M. André Cochut, dans ses savantes études sur le Pain à Paris, a dit « qu’il ne fallait pas croire que les lois ridicules de l’ancien régime fussent rigoureusement exécutées : elles étaient sans cesse éludées par l’ascendant des gens riches, la vénalité des commis, la subtilité des marchands ou des acheteurs. Les uns passaient à travers les mailles du filet ; les autres y restaient victimes. L’arbitraire et la ruse, en atténuant des lois impossibles, les faisaient vivre… » Ces lignes auraient encore mieux pu s’appliquer aux lois ridicules, aux lois impossibles de la révolution.

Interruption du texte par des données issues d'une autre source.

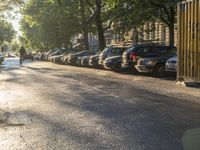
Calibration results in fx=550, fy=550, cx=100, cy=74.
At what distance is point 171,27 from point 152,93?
21.0 metres

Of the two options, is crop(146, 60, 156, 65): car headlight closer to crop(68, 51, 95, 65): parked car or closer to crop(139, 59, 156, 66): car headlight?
crop(139, 59, 156, 66): car headlight

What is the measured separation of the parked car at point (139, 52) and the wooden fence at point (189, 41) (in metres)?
7.49

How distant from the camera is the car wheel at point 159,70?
2605cm

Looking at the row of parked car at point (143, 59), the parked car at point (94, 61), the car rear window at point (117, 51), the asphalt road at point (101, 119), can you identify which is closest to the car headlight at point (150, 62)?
the row of parked car at point (143, 59)

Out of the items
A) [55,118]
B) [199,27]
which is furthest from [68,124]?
[199,27]

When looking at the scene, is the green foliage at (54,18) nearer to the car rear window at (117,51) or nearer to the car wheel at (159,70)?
the car rear window at (117,51)

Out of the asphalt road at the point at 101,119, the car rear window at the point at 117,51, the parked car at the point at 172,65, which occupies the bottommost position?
the asphalt road at the point at 101,119

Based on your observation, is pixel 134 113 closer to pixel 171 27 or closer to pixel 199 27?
pixel 199 27

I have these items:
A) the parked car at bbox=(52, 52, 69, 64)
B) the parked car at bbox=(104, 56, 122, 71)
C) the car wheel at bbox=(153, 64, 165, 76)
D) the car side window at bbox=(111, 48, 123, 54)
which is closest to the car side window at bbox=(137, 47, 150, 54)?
the car wheel at bbox=(153, 64, 165, 76)

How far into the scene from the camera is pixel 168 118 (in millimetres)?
11125

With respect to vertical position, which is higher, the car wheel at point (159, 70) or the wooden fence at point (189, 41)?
the wooden fence at point (189, 41)

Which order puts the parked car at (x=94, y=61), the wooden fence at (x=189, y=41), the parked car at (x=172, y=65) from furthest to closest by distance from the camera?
the parked car at (x=94, y=61)
the parked car at (x=172, y=65)
the wooden fence at (x=189, y=41)

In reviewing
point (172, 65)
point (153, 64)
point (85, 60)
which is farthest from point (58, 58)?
point (172, 65)

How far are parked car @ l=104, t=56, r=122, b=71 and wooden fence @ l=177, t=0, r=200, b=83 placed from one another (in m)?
11.2
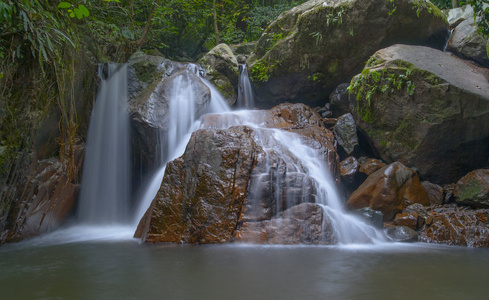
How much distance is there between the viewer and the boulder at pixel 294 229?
484 cm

Il est probable que beaucoup de voleurs s’échappaient à travers les mailles du filet où tant d’honnêtes gens restaient victimes. La fraude devint générale : subitement, la consommation de Paris augmenta d’un tiers ; elle passa de quinze cents à deux mille sacs par jour[3], et les Parisiens n’en mangeaient pas mieux : suivant l’énergique expression de M. Le Play, par cette monstrueuse combinaison de la famine et des livraisons à vil prix, on avait organisé le gaspillage.

  1. Décret du 11 septembre 1793, résumé par M. Le Play.
  2. Décret du 29 septembre 1793, Ibid.
  3. Rapport de M. Boissy d’Anglas affiché dans Paris le 25 ventôse an III.